- EXTRAIT RETENU
Tout d’abord, il doit être précisé que certains avantages des élus communaux, à l’instar des majorations indemnitaires et des majorations de la durée des crédits d’heure, ne sont offerts qu’à certaines communes. C’est le cas des communes chefs-lieux, sinistrées, classées en stations de tourisme, mais également de celles dont la population a augmenté à la suite de travaux publics d’intérêt national et de celles qui sont attributaires de la dotation de solidarité urbaine (DSU) ou de la dotation d’aménagement des communes d’outre-mer (DACOM).

Si ces dispositions devaient être étendues aux conseillers d’arrondissement, elles ne leur seraient toutefois pas systématiquement applicables.

Ensuite, l’extension d’autres avantages aux élus d’arrondissement soulève des difficultés opérationnelles. À ce titre, l’ouverture pour le maire d’arrondissement et ses adjoints du droit à l’allocation différentielle de fin de mandat (ADFM) se heurte au fait que cette allocation est financée par un fonds alimenté par les cotisations versées par les collectivités territoriales concernées. Or les arrondissements ne sont pas des collectivités territoriales distinctes de la commune et ne cotisent donc pas au Fonds d’allocation des élus en fin de mandat (FAEFM).

Mme la présidente. La parole est à Mme Marie-Arlette Carlotti, pour la réplique.

- CONSIGNE DE TRAVAIL 1
D'après l'extrait sur les avantages des élus d'arrondissement, par quoi l'allocation différentielle de fin de mandat est-elle financée ?
- CONSIGNE DE TRAVAIL 2
Reprenez l'extrait sur les avantages des élus d'arrondissement en le poursuivant à partir de sa dernière phrase.
Les lignes placées après l'extrait n'interviennent en rien dans ce travail.

- DONNÉES CI-DESSOUS

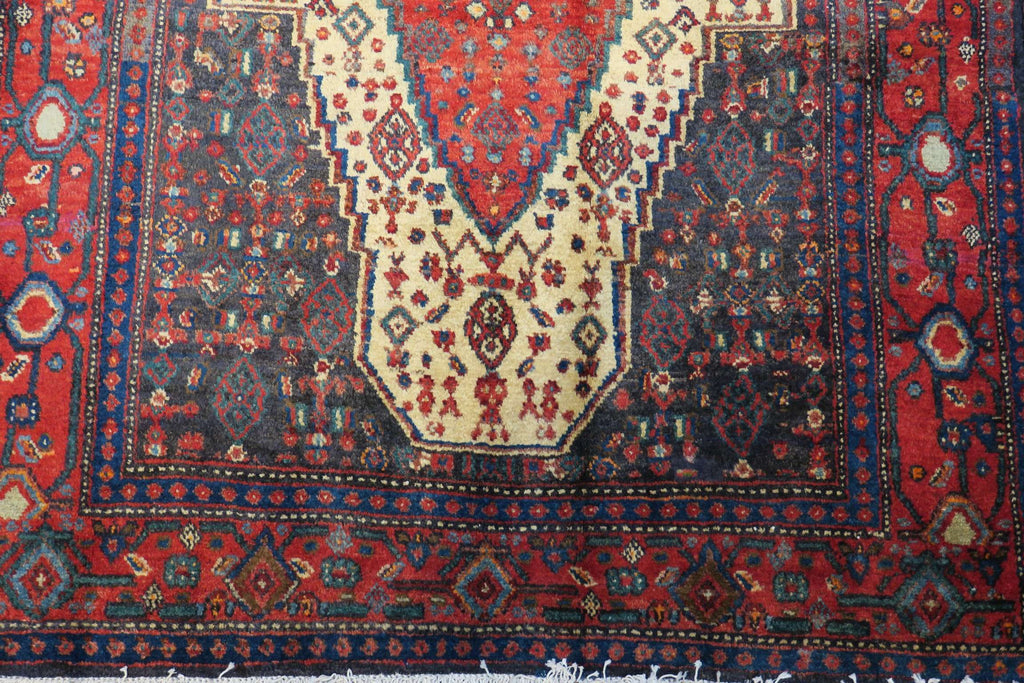 3'9'' x 5'2'' Persian Sanandaj Rug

- RÉPONSE ATTENDUE 1
Elle est financée par un fonds alimenté par les cotisations versées par les collectivités territoriales concernées.

- RÉPONSE ATTENDUE 2
Mme Marie-Arlette Carlotti. Je vous remercie de votre réponse, monsieur le ministre. Je souligne toutefois que les élus d’arrondissement de Paris, Lyon et Marseille devraient être traités de la même manière que les autres élus, car, comme eux, ils sont élus au suffrage universel direct.

Monsieur le ministre, pouvez-vous regarder de nouveau s’il est envisageable de donner une suite favorable à notre demande, qui tient vraiment à cœur aux élus locaux, au moment même où ils ont véritablement besoin de soutien.

suppression de la part de cotisation sur la valeur ajoutée des entreprises dévolue aux départements et aux communes

Mme la présidente. La parole est à M. Rémi Cardon, auteur de la question n° 112, adressée à M. le ministre de l’économie, des finances et de la souveraineté industrielle et numérique.

M. Rémi Cardon. Monsieur le ministre, après avoir procédé à la suppression de la part de cotisation sur la valeur ajoutée des entreprises (CVAE) dévolue aux régions, soit un allègement fiscal de l’ordre de 7,2 milliards d’euros par an, le Gouvernement a annoncé vouloir supprimer la part restante de CVAE destinée aux intercommunalités et aux communes, ce qui représente un nouveau manque à gagner de 7 milliards d’euros.

Si cette suppression est mise en œuvre, ce produit de CVAE sera très probablement remplacé par un nouveau transfert de recettes de TVA aux collectivités territoriales.

Il s’agit là de la poursuite de votre processus d’érosion de la fiscalité locale, après la suppression de la taxe d’habitation et la réduction de la cotisation foncière des entreprises (CFE). Nos collectivités sont victimes d’une recentralisation de leurs ressources, qui s’appuie sur une philosophie néolibérale qui ne croit pas à l’efficacité de la décentralisation, comme si, monsieur le ministre, les élus locaux n’étaient pas aptes à gérer leurs finances publiques.

La CVAE représente environ 14 milliards d’euros fléchés directement vers les collectivités locales. Elle leur permet d’assurer à la fois leur fonctionnement et l’exercice de leurs compétences en matière sociale, économique, de transports ou encore d’éducation.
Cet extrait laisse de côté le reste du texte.